The most important Jewish dialect is of course the Judæo-German. The name by which it was formerly known, "Iwri-Teitsch," shows at once that it is a more mixed dialect than any of those already mentioned. The Jews in the Rhine provinces originally used French for their daily intercourse (Güdemann, "Geschichte des Erziehungswesens . . . in Frankreich," pp. 114, 275). Whatever the character of this French may have been, it certainly influenced the German that was spoken by them during the period from the eleventh to the fourteenth century; for the frontier between France and Germany was open, and the persecution in the former country drove many to seek homes across the Rhine. With the exception of this French influence, the German Jews in the early Middle Ages were characterized by the purity of the German they spoke and wrote, though they transcribed it in Hebrew characters. This transcription arose from the desire to make it possible for women, young people, and the unlettered to read and enjoy literary productions ("Hebr. Bibl." viii. 15). The Hebrew script used for this purpose was the same as that employed for the commentaries on the Bible; and from the name of the chief commentator it soon became known as the "Rashi script."

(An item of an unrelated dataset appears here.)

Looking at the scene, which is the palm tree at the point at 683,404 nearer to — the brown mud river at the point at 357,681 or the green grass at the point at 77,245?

This Middle High German of the Rhine provinces was carried eastward, especially into Poland, when the Jews were driven into the Slavonic lands after the Black Death (fourteenth century). The Jews came to Poland from all parts of Germany; and though High German was at the base of the language which they carried with them, there were also introduced many peculiarities of other dialects, both northern and southern. In Poland the Jews preserved their German dialect; and when they returned to Germany in the seventeenth and eighteenth centuries they brought with them their old Middle High German, modified not only by other German dialects, but also by a surprisingly large element of Hebrew. During the last two centuries Judæo-German has been carried over the world wherever the movement out of eastern Europe has brought the Jews from Slavonic lands. In its journey over the globe Judæo-German has suffered changes in various ways: in Poland, Polish words were incorporated; in Holland, Dutch words; in Turkey, Turkish; and, lastly, in English-speaking countries many English words have found their way into the vocabulary.
The introduction of words and phrases from so many different tongues makes Judæo-German appear to the superficial observer to be a language which knows neither grammatical rules nor lexicographic standards. It has therefore been customary to speak of it as "Mauschel-Deutsch," and those who use it have contributed to this misunderstanding by adopting the appellation "jargon" in place of the more correct and modern term, "Yiddish." See Judæo-German; Judæo-Spanish.
- Neubauer, On Non-Hebrew Languages Used by Jews, in Jew. Quart. Rev. iv. 9 et seq.;
- Steinschneider, Hebr. Uebers. pp. xv. et seq.